首先是檢測page fault。r_scause()等於13或15的時候說明發生了page fault，觸發page fault的虛擬地址可以通過r_stval()獲取。出現之后先使用findmap()在vma表里搜索該地址對應的映射。findmap()的原理很簡單：傳入一個地址addr，遍歷vma表，看addr在哪個項的映射區間里即可，如果沒找到返回-1：
```
int findmap(uint64 addr)
{
  struct proc *p = myproc();
  int i;
  for(i=0;i<16;i++)
  {
    uint64 a=p->map_region[i].mmapaddr;
    uint64 b=p->map_region[i].mmapend;
    if(addr>=a && addr<b){
      return i;
    }   
  }
  return -1;
}
```
這里務必要注意一個細節：在本lab中，只有當進程訪問了mmap()的未調入文件的映射空間時，page fault才是正常的。其他任何導致page fault的情況都是異常的。因此，如果findmap返回-1，說明進程訪問了頁表里不存在的、不該訪問的地址空間，應該將其終止。（usertests里面的kernmem會檢查這種情況，我費了好大力氣才找到原因）

然后分配內存即可，這里如果產生了page fault，就直接把整個文件調入內存。稍微修改一下uvmalloc()得到mmapalloc()，它可以指定page的PTE項。mmapalloc()還有一個好處就是可以確保分配連續的虛擬內存空間。

uint64
mmapalloc(pagetable_t pagetable, uint64 oldsz, uint64 newsz, int prot)
{
  char *mem;
  uint64 a;

  if(newsz < oldsz)
    return oldsz;

  //oldsz = PGROUNDUP(oldsz);
  for(a = oldsz; a < newsz; a += PGSIZE){
    //printf("maphere\n");
    mem = kalloc();
    if(mem == 0){
      uvmdealloc(pagetable, a, oldsz);
      return 0;
    }
    memset(mem, 0, PGSIZE);

    if(mappages(pagetable, a, PGSIZE, (uint64)mem, prot) != 0){
      kfree(mem);
      uvmdealloc(pagetable, a, oldsz);
      return 0;
    }
  }
  return newsz;
}

使用readi讀入inode的數據到映射起始地址即可。注意為inode加上讀寫鎖。

munmap

munmap()需要解除mmap()的映射。繼續按照提示實現：

Implement munmap: find the VMA for the address range and unmap the specified pages (hint: use uvmunmap). If munmap removes all pages of a previous mmap, it should decrement the reference count of the corresponding struct file. If an unmapped page has been modified and the file is mapped MAP_SHARED, write the page back to the file. Look at filewrite for inspiration.
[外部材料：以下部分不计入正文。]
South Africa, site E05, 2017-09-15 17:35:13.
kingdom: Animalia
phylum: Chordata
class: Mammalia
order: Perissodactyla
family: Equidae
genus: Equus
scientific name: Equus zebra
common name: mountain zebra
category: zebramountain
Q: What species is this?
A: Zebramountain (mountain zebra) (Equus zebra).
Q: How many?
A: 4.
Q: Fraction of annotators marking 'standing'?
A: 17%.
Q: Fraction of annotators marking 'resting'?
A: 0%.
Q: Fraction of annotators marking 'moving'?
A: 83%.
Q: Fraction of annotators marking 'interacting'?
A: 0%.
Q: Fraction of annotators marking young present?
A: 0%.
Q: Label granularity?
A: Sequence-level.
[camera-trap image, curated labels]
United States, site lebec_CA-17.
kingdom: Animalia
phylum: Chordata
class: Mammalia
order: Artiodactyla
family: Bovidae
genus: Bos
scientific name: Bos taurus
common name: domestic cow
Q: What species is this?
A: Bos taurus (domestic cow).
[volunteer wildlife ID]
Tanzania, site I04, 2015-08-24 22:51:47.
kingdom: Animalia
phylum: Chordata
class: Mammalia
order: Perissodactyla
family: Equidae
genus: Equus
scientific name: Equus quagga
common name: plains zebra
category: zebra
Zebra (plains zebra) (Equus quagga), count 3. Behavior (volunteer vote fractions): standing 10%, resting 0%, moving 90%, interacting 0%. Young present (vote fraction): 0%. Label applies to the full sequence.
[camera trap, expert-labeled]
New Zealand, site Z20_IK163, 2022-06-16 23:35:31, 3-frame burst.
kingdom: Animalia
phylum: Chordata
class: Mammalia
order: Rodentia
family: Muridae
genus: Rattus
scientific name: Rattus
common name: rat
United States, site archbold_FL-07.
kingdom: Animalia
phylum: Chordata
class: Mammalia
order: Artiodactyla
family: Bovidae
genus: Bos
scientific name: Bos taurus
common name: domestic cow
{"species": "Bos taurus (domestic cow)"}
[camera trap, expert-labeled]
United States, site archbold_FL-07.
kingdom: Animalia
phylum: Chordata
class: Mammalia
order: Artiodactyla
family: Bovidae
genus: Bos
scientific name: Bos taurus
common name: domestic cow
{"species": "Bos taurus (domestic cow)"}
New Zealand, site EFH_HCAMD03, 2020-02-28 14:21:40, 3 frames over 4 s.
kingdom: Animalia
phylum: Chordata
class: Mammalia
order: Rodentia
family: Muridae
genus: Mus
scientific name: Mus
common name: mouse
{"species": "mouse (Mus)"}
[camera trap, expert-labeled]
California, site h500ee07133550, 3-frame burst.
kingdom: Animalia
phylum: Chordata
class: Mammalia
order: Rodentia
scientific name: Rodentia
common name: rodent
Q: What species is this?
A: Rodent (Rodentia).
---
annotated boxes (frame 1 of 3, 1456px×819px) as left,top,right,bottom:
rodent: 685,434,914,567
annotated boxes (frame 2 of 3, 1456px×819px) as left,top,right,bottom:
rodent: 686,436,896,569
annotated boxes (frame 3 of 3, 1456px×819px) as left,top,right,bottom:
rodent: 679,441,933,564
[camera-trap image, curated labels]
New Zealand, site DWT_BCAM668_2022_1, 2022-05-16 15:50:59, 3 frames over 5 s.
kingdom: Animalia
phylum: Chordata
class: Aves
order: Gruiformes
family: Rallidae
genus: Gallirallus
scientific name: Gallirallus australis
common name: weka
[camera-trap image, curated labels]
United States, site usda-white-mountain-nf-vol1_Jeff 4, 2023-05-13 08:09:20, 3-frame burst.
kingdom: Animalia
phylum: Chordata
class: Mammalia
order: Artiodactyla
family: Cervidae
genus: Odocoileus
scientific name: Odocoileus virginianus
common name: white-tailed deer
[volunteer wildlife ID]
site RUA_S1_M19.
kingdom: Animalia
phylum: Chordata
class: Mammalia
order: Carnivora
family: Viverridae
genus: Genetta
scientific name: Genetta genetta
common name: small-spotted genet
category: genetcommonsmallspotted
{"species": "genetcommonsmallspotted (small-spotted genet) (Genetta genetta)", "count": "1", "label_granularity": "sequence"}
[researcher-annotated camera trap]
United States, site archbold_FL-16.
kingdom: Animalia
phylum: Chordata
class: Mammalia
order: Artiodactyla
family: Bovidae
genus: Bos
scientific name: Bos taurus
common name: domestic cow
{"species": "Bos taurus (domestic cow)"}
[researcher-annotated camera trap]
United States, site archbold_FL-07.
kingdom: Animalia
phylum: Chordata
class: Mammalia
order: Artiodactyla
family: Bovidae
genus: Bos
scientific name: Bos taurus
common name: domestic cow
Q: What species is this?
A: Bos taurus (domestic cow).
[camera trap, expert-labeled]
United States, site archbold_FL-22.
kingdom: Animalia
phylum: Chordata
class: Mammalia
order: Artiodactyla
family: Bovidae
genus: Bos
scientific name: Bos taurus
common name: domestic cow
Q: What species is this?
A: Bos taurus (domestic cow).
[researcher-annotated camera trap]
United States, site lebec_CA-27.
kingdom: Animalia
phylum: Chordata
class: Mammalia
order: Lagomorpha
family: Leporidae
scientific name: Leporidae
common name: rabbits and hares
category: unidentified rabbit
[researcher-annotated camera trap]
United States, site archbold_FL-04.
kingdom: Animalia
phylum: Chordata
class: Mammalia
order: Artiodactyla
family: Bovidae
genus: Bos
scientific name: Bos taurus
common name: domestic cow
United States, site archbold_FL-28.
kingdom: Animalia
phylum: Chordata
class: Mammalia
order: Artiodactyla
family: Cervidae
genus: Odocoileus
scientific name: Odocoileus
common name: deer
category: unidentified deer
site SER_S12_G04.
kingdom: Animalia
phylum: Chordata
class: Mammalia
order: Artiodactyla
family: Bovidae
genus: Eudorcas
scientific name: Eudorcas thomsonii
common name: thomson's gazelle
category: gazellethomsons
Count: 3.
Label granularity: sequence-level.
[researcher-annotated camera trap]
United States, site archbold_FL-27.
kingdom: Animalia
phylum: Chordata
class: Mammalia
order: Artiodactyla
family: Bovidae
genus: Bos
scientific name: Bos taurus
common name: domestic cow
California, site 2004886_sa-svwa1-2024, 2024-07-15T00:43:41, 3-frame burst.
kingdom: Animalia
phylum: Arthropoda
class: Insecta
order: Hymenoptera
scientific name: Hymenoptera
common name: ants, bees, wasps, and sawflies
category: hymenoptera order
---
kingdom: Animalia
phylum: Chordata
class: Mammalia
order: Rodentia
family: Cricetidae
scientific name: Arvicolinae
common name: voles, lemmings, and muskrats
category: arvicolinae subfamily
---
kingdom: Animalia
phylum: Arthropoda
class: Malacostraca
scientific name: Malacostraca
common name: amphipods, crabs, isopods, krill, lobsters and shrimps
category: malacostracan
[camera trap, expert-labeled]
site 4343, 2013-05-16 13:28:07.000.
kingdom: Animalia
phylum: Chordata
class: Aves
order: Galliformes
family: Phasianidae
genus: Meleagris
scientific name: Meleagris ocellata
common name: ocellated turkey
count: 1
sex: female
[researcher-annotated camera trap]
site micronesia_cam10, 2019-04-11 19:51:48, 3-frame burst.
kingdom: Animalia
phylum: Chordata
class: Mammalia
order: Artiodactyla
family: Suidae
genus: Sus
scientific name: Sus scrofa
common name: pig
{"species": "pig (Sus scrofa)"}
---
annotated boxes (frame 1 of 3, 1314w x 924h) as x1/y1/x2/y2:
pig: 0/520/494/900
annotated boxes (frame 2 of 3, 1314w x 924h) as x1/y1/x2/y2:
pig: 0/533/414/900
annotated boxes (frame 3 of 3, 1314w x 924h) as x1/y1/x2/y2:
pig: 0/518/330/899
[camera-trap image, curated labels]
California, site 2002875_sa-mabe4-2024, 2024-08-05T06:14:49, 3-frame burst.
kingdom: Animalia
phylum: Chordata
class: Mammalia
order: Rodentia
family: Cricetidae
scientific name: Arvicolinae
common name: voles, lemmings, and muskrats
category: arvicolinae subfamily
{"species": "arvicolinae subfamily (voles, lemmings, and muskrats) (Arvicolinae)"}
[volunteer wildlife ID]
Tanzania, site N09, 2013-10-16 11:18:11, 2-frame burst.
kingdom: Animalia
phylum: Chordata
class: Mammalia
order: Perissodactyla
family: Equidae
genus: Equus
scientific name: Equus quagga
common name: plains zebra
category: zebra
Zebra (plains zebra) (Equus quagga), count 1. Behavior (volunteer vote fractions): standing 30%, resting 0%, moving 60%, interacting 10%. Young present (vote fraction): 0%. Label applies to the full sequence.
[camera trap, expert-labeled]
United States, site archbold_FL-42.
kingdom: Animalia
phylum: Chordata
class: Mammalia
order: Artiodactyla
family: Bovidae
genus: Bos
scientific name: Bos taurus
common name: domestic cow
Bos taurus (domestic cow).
這里需要注意，munmap不一定會釋放整個映射。不過munmap()會按照從低到高的順序，從剩余映射的起始釋放：

An munmap call might cover only a portion of an mmap-ed region, but you can assume that it will either unmap at the start, or at the end, or the whole region (but not punch a hole in the middle of a region).

munmap的思路還是很容易的：先使用findmap()找到對應的vma項。如果mmap()指定了MAP_SHARED，需要用filewrite()把映射里的修改寫回文件。使用PGROUNDUP(length)/PGSIZE計算從addr開始需要釋放的頁數。

使用uvmunmap()釋放相應的頁，並將p->map_region[idx].mmlength減去length項。如果mmlength為0，說明映射已經徹底釋放了，使用fileclose()關閉對應文件，並使用memset()把vma項清零。

uint64 sys_munmap(void)
{
  struct proc *p = myproc();
  uint64 addr=p->trapframe->a0;
  uint64 length=p->trapframe->a1;
  //printf("unmap %p:addr %p:length\n",addr,length);
  int idx=findmap(addr);
  if(idx<0)
  {
    return -1;
  }
  int npages=PGROUNDUP(length)/PGSIZE;
  //如果設置了MAP_SHARED
  if(p->map_region[idx].mmflag & MAP_SHARED)
  {
    //printf("reach here1\n");
    filewrite(p->map_region[idx].mmapfile, addr, length);
  }
  //printf("reach here2\n");
  uvmunmap(p->pagetable,addr,npages,1);

  p->map_region[idx].mmlength-=length;
  if(p->map_region[idx].mmlength==0)
  {
    fileclose(p->map_region[idx].mmapfile);
  //清除表項
    memset((void*)&p->map_region[idx],0,sizeof(vma));
  }

  return 0;
}

fork

修改fork()和exit()，讓子進程擁有父進程的映射空間，實現效果是這樣的:

不過本實驗允許子進程不和父進程共享物理頁面，只需要讓兩個進程的映射空間映射到同一個文件就可以了。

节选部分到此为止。